═════ Text ═════

Any given scanning printer is employed for a specific exposure purpose and consequently will have specific exposure requirements and a preferred light source. Prior to this invention it has been necessary to design the entire illuminator to accommodate the separate requirements of wavelength, usable f/cone, etc. which may be made necessary by choice of a different light source. Principal among the light sources that are currently used in comparable exposure tools are the excimer laser and the high-pressure mercury or mercury-xenon arc. A need exists for an illuminator that comprises largely common parts, so that when different models of an exposure tool are built, to serve different exposure purposes, the required illuminator can largely be assembled from modular parts that are common to all sources. The exposure tool thereby serves more possible applications, with far less required development expense.
There are fixed limits to the dimensions of any beam that can be utilized by the downstream imaging optics of a scanning printer, hereinafter referred to as the optical transfer system. These limits are set by a geometrical optical constant known in its one-dimensional form as the LaGrange product, or the LaGrange invariant, and in its two dimensional form as the “etendue” or admittance of the system. It is the product of the area of the illuminated field of the optical transfer system multiplied by the solid angle from points in the field to the system limiting aperture. Efficient use of the available source energy requires that the brightest part of the source be used and, as closely as possible, the energy captured from the source not overfill the admittance of the optical transfer system. And to preserve all possible resolution of the photomask object at the format, as seen through the follow-on optical transfer system, the beam at the photomask also should not possess less than the full etendue of the system.

═════ Records shown ═════

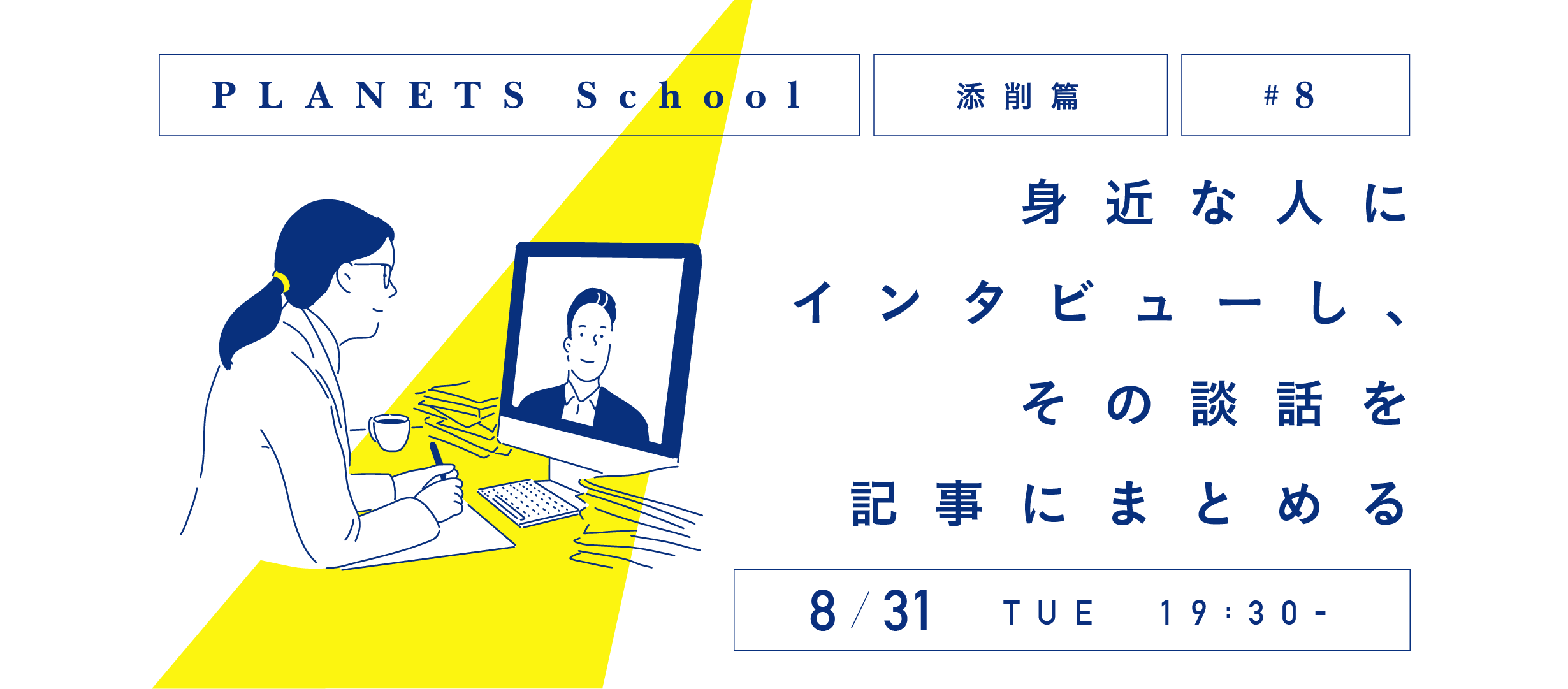 PLANETS School

添削篇

#8

身近な人に
インタビューし、
その談話を
記事にまとめる

8/31 TUE 19:30-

═════

Answer these questions on the illuminator text in a few words each.
(a) Which light sources does the text name as principal in comparable exposure tools?
(b) What name does the text give to the downstream imaging optics of a scanning printer?
(c) What is the LaGrange product called in its two-dimensional form?

(a) The excimer laser and the high-pressure mercury or mercury-xenon arc.
(b) The optical transfer system.
(c) The "etendue," or admittance, of the system.